As a spectacle, the film works fine for the most part. As a commentary, not so much. Humanity is on the edge. It is at the mercy of pernicious forces. Its future rests on the invincible Agent Hunt.
"The world is changing, truth is vanishing, war is coming, the US President, who is a Black woman played by Angela Bassett (last seen in Mission: Impossible - Fallout as the CIA deputy director), says to the globe-trotting, messianic agent out to save the world from annihilation.
Later on, Grace, who can, in a blink of an eye, filch objects that he sets her sights, tells Hunt, "The whole world is in trouble and you are the only one I trust to save it."
The man, clearly, is accustomed to having such unquestioning faith reposed in him.
Others who swear by Hunt's survival skills say pretty much the same. The idea seems to be to bestow God-like quality upon Hunt so that we continue to believe in his abiding ability to defy death and endure personal tragedies.
Cruise, expectedly, gets to do all the stuff that defines the character and the impossible feats that he is known to pull off. He dives deep into an ocean armed with a cruciform key to retrieve a crucial portable device from the bottom of the Bering Sea, hangs from a biplane while fighting off an adversary, and even jumps into an action sequence in his underpants aboard a US submarine.
But notwithstanding all the set pieces that the film assembles, The Final Reckoning isn't as much pure fun as Dead Reckoning was. The burden of its world-weary message weighs it down.
Its oracular pronouncement (repeated ad nauseum) about those that live and die in the shadows, not only for those that they hold close but also for those they will never meet, loses it edge owing to the continual and laboured attempts to play up the altruistic spirit of the IMF team.
The film turns overly ponderous in the run-ups to its many action scenes and even when mayhem unfolds on the screen the combatants never stop chattering away, announcing their intentions not just to the people that they are up against but also to the audience in the hope of keeping it invested in the proceedings. The strategy does not always work.
The film is a cinematic complex of fadeouts and fade-ins, flashbacks and flash forwards, montages of fleeting snatches from previous M:I films, and old characters and new. It is often distracting, if not outright confusing.
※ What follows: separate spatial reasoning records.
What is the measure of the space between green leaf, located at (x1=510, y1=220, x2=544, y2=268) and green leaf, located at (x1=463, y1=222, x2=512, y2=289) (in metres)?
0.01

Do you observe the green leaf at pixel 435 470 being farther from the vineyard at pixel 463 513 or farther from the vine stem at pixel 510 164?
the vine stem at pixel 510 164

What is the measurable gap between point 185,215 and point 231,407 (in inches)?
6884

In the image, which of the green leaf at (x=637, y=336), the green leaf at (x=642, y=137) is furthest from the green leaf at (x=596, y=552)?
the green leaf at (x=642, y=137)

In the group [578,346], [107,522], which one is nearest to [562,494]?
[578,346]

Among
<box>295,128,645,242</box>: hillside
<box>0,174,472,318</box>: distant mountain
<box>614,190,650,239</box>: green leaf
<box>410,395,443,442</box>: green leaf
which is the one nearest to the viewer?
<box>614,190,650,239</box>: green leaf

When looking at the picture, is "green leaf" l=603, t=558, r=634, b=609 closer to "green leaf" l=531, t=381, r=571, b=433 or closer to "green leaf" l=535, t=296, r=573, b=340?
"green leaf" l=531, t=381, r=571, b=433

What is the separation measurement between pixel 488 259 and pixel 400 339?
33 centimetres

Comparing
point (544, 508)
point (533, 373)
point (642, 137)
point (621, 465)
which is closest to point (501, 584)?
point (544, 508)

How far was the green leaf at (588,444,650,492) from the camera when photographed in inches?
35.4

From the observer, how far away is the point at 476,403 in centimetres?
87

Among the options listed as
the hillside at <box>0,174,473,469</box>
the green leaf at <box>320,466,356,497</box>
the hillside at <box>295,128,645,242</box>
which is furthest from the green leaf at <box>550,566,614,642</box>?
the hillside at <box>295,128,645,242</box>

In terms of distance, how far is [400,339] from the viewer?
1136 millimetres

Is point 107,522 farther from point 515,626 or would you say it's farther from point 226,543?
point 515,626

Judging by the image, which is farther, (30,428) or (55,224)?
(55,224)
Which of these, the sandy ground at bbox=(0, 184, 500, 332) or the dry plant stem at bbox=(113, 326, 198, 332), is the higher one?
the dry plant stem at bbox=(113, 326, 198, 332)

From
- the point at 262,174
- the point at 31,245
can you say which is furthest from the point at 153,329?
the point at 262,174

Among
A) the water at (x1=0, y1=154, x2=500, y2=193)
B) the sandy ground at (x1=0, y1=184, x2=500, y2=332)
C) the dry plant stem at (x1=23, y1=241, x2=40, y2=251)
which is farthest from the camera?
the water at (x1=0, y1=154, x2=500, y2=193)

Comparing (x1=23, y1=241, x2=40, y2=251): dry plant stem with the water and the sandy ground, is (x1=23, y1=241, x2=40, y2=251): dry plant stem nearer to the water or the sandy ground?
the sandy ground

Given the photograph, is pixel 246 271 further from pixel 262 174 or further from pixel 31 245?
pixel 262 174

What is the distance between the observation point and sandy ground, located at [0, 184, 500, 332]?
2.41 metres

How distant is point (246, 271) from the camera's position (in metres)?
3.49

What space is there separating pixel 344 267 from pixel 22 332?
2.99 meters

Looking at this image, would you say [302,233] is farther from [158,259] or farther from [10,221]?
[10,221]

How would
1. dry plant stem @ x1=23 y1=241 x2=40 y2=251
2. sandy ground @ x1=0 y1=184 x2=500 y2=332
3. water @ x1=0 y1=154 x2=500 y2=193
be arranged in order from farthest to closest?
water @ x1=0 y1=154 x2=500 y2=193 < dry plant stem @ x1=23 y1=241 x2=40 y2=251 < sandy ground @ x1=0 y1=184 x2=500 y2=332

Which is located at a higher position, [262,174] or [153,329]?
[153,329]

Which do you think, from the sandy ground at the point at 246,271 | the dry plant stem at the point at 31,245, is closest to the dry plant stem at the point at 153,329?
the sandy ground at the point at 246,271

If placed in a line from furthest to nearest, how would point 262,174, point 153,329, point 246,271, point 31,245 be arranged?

The fancy lensing and lighting by cinematographer Fraser Taggart - much of the film pans out in shadowy crypts, concealed crannies, and dimly lit caves and war rooms - and the frenetic editing by Eddie Hamilton aren't enough to deflect attention from what is missing in this purported swan song.
If this is indeed meant to be a parting shot, it needed to be far more rousing. Be that as it may, if you have three hours to spare and want to see how Cruise is doing as Ethan Hunt three decades on, you could consider giving the film a shot. It has no dearth of exciting passages that give the star all the room that he needs to display his proven wares.
But be warned, the underwater sequence in The Final Reckoning is excruciatingly protracted. The interminable solo dive-and-search operation is the dullest bit in a film that struggles to find the inspiration to keep going in the face of a debilitating lack of novelty.
The film begins with a recorded message from a President and ends with a pep talk from a dead friend of Hunt's. The pal reminds the protagonist that the world as we know it deserves to be saved from the wrong hands, and that mankind still needs Ethan Hunt.